Giacomo Zanetti, 19 anni, di San Zeno, soggiorna in un hotel a 50 metri dal luogo dell’attentato e racconta a Tv7 di una città sospesa, che cerca di guardare avanti, ma con fatica: “La situazione è difficile, stamattina diversi negozi avevano le saracinesche aperte a metà, un po’ aperti e un po’ chiusi”.

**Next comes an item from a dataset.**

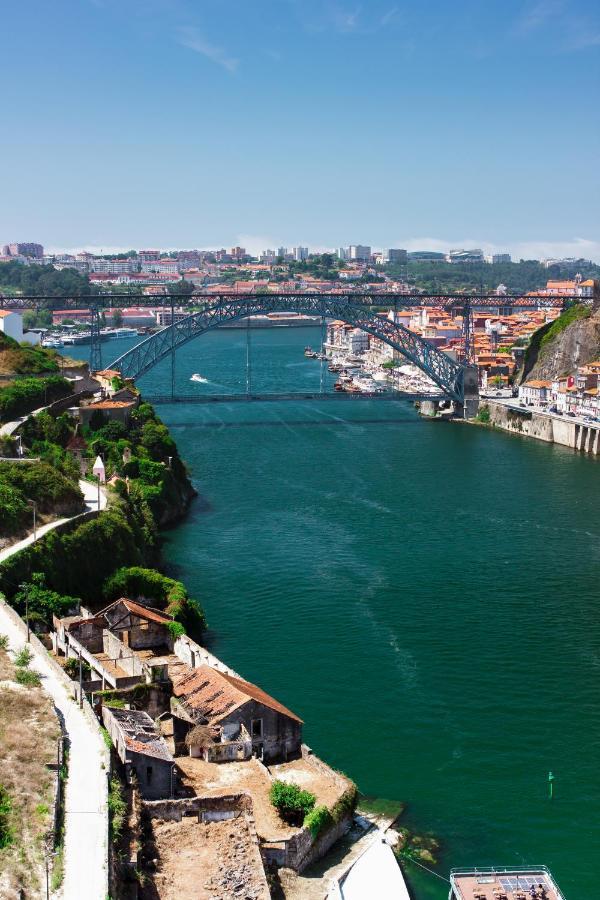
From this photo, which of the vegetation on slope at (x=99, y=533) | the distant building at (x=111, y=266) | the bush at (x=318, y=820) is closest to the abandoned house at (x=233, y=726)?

Il giorno dopo il terrore fa posto a un senso di vuoto. Il clima è surreale a Barcellona, racconta Giacomo Zanetti, 19 anni, veronese di San Zeno, che soggiorna in un hotel a 50 metri dal luogo dell’attentato. Una città sospesa: “Stamattina le saracinesche dei negozi erano mezze chiuse e mezze aperte e i commercianti confabulavano tra loro se aprire o meno. La Rambla è ancora chiusa alle macchina, ma già aperta ai pedoni”.
Zanetti, neodiplomato, è arrivato a Barcellona, da Montpellier, ieri sera, poco dopo l’attentato, tappa di un interrail tra Francia e Spagna. Davanti al portone del suo hotel uno dei checkpoint della polizia. “C’era un sacco di gente, subito pensavo fosse successo un incidente, mi hanno fatto entrare in albergo dopo due ore e mezzo e scortato. L’albergatore era nervosissimo.”